My 1st attempt failed due to part of the base lifting from the build plate part way through. The base was very thin & I felt that this was due to me carrying over the fine tune settings on the platform height onto a different resin tray. With the previous clear resin tank I had this set at 0.7mm lower.

For my second attempt I set the Platform fine tuning height to 0.5mm and increase the base thickness by 0.5mm. This worked and I got a completed print.

Constants for both prints

  • Ambient room temperature 18c – 20c
  • Resin : v1 grey, filtered before both prints
  • Layer height : 0.5mm
  • PreForm : printed from exactly the same file

First Attempt

Base of the print ( the first bit of the part printed, way before the failure)

Porosity affecting the forward (good) face of the print

Poor surface quality on the rearward face of the print.
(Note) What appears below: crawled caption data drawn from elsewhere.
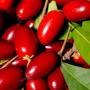 Mudas De Fruta Do Milagre - Produz Em 1 Ano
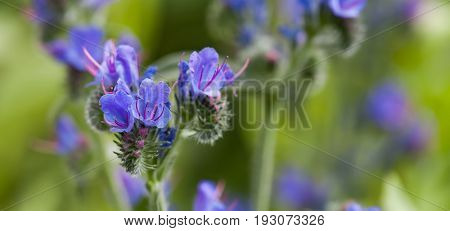 Beautiful wild flowers landscape. Poisonous plant Echium vulgare viper's bugloss and blueweed flowering plant in the borage family Boraginaceae.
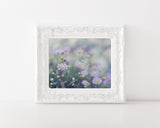 Serenity - Purple Shabby Chic Wall Art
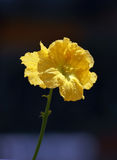 Luffa flower Stock Photo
This is the face that is perpendicular to my “laser flare”

Second Attempt

Porosity affecting the left facing surface

Porosity affecting the bottom left hand face.

Poor surface quality on the rearward face of the print. This is the face that is perpendicular to my “laser flare”

Good surface quality on the forward facing surface, the surface opposite my “laser flare”

Very poor base. The first couple of layers were firmly attached to the build plate. Next layers look like they were part cured. The top layers of the base were fine.

Is this a symptom of laser flare or simply a case of needing to lower the build tray a bit more???

I suspect there is more porosity in the print that I cant see, but want to use this part so breaking it open is not an issue.

Try lowering the platform a little more. Here is a simple calibration print. Print it without supports @100um. Measure the thickness of the four squares, now adjust your platform height so the thickest one will be close to 2.0mm thick. Print it again to check that they are about the right thickness. Do this for each tray you use and mark each tray with the appropriate platform height so you can set it correctly whenever you change trays.

Thanks @RocusHalbasch.

Is there a way of adjusting the build plate or resin tram mount if I find that they aren’t parallel ?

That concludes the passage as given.